Excuse me if I’ve mentioned this before but when I was a lovestruck teenager I had a crush on the same boy for many years.
Tall, dark, handsome and funny he always seemed not only out of my league but out of my possible universe. And yet we were friends and every once in a while there would be miniscule glimpses of hope that there could be something more between us……
But only really in my imagination. It was all very awkward. Every once in a while I would give myself a strict talking to that this romance was never going to happen and would make attempts to distance myself from him. This was practically impossible because we moved in the same social circles and he was the brother of my best friend. More awkwardness.

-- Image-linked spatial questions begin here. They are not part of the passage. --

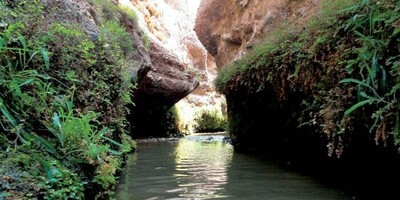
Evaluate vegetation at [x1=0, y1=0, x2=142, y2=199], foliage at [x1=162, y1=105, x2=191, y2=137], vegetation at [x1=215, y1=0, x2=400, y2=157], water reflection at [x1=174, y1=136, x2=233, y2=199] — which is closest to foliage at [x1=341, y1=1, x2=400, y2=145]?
vegetation at [x1=215, y1=0, x2=400, y2=157]

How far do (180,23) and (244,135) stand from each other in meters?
34.0

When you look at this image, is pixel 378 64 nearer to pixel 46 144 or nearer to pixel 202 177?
pixel 46 144

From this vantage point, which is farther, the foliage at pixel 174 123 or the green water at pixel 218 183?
the foliage at pixel 174 123

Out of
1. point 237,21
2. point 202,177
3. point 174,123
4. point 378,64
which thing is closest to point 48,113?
point 378,64

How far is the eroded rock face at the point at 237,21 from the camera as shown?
977cm

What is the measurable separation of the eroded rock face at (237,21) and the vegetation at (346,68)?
375cm

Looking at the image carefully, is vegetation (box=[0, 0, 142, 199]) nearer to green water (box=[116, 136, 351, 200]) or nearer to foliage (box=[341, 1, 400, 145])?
green water (box=[116, 136, 351, 200])

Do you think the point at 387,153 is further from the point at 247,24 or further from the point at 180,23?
the point at 180,23

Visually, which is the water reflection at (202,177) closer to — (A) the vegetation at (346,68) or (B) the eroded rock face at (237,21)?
(A) the vegetation at (346,68)

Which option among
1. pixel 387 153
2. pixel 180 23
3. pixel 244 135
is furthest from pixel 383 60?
pixel 180 23

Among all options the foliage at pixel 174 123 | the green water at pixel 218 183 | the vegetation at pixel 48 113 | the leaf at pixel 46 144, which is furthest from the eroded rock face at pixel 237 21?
the leaf at pixel 46 144

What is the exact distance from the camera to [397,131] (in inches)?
A: 116

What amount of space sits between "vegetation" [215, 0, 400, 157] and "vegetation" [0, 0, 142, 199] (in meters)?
2.16

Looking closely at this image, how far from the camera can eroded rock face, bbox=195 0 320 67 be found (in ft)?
32.1
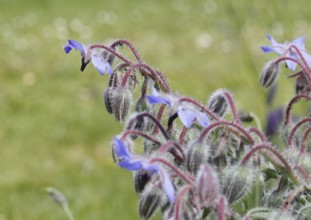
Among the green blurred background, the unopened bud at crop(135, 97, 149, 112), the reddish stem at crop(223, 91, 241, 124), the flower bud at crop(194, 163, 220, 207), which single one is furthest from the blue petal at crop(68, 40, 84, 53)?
the green blurred background

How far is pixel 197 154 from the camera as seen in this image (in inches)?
39.6

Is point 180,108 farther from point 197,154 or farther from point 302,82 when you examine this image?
point 302,82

And in the meantime, convinced that if I only waited long enough we would be together, my heart was breaking more and more.
Oh the delicious angst. I can still feel the echoes of it now.

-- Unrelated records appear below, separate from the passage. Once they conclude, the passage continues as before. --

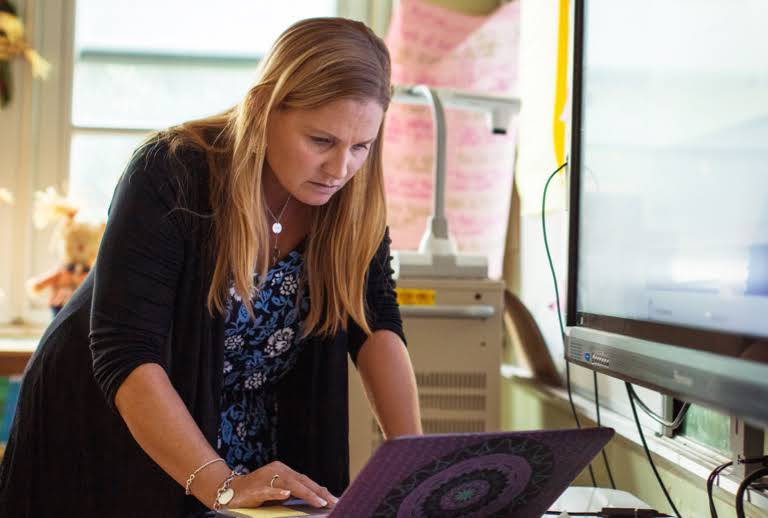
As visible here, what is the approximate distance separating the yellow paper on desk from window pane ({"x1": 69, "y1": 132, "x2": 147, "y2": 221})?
1.95 m

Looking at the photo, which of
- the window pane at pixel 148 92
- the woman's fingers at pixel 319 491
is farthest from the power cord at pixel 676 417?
the window pane at pixel 148 92

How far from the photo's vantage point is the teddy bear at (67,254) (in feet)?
7.75

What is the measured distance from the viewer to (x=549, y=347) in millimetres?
1919

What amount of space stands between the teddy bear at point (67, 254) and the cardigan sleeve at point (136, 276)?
56.3 inches

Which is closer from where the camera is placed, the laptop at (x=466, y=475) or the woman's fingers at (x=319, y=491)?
the laptop at (x=466, y=475)

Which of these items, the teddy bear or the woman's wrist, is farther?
the teddy bear

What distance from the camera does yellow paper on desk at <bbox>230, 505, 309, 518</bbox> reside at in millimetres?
790

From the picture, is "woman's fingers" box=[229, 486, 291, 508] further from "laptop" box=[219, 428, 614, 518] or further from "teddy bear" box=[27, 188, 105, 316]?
"teddy bear" box=[27, 188, 105, 316]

During one of these particularly angst ridden sessions my girl friend told me “Just smile and put a brave face on it and one day you’ll be able to do it for real” and something clicked inside at her words. I didn’t get over him overnight. I was able though to function better and not be such a gibbering wreck in his presence.
That act of having to consciously compose myself and present myself as fine and uncaring actually helped to soften the blow of my unrequited love.
I could console myself that even if I was heartbroken he would never know it.
It’s not advice I would pass on to someone else because it was appropriate for that specific situation and besides it isn’t really ideal to quash your feelings like that. But it was helpful for that time and situation.
Eventually I removed myself from that situation entirely and went away to college. That was the real healer.